Crocs argued the shape departed "significantly" from a standard shoe shape and that the design was distinctive of the brand. However, the discounter, which operates in 26 countries across Europe, attempted to cancel the registration of a 3D design of the shoe brand, arguing it was not distinctive enough to warrant a trademark because it was common for sandals, clogs and beach shoes.
However, the Community Trade Mark Office rejected Lidl’s attempt to cancel the trademark and found favour with Crocs, ruling the shape of its shoes were noticeably distinct. Lidl will now have to pay the costs of the case. The decision on the trademark can, however, be appealed.

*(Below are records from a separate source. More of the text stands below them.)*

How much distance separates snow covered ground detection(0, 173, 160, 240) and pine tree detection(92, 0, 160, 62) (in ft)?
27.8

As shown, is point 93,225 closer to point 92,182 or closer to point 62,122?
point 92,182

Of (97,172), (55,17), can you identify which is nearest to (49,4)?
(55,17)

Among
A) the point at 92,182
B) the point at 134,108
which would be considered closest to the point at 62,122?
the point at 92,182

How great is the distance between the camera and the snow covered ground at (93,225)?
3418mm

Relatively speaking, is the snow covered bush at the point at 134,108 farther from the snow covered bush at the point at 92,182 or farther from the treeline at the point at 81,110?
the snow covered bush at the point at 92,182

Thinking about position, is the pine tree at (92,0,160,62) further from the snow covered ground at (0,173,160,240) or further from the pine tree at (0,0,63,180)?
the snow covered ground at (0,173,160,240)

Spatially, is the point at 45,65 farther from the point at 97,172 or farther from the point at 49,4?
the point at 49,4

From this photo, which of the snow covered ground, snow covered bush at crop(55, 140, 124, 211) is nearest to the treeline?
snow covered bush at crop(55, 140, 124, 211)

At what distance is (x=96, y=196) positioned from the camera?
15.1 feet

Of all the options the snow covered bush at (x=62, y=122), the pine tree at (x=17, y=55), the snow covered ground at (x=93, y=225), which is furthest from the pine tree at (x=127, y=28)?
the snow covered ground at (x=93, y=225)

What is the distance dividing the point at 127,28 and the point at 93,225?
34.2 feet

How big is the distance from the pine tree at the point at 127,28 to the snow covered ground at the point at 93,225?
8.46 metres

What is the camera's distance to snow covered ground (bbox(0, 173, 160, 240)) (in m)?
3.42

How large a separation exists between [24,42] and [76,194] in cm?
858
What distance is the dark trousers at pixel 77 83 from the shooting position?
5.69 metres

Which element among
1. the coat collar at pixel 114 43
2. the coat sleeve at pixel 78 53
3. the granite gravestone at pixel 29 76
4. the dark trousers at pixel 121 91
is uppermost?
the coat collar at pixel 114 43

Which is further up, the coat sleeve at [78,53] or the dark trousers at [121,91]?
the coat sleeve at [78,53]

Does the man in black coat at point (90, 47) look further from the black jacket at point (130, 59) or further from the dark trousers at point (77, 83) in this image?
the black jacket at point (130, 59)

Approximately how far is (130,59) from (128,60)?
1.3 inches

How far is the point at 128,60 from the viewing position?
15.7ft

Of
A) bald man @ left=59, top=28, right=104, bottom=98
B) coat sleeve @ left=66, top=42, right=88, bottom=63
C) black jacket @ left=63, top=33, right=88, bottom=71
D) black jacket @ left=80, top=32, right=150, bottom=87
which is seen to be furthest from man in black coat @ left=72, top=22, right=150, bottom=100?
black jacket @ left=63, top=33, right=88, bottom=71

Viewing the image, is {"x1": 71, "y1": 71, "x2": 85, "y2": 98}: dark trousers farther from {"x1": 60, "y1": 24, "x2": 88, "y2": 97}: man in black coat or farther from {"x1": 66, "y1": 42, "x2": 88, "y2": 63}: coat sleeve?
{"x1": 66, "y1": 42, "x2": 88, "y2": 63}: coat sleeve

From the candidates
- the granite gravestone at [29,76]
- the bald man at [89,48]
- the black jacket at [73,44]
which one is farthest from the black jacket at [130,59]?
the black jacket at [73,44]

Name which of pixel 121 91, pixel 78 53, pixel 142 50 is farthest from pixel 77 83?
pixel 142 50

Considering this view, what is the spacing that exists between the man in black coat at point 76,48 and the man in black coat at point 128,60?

Lauren Somers, trade mark attorney at law firm HGF, said it was unclear why Lidl had filed the cancellation action.
"I can only presume that they wished to sell a range of shoes or sandals which had the same or similar shape to the Crocs shoe shape and wished to clear the way for such use," Somers said.
She added Crocs’ trademark registration would protect the brand by enabling it to stop the sale of shoes of the same or similar shape across the entire European Union.
"As the Community Trade Mark Office commented, some consumers love the shape of the Crocs shoes, some consumers hate the shape of the Crocs shoes, but what they agree on is that the shape is distinctive and they should have a monopoly right to the shape."
Neither Crocs nor Lidl had responded at the time of writing.